:: Registros almacenados

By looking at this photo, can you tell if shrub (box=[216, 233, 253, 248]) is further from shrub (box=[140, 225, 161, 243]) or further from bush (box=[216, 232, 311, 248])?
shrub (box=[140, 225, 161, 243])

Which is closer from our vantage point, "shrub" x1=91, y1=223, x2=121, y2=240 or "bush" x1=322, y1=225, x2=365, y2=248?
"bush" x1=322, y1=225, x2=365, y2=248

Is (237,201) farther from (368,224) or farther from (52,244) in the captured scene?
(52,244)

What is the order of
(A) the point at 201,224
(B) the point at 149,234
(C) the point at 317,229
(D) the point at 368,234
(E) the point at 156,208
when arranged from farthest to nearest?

::::

• [Su tarea]:
Copie literalmente las líneas del listado, empezando por la que contiene "What is the order of" y terminando con la última línea del listado, ambas incluidas.

• [Respuesta]:
What is the order of
(A) the point at 201,224
(B) the point at 149,234
(C) the point at 317,229
(D) the point at 368,234
(E) the point at 156,208
when arranged from farthest to nearest?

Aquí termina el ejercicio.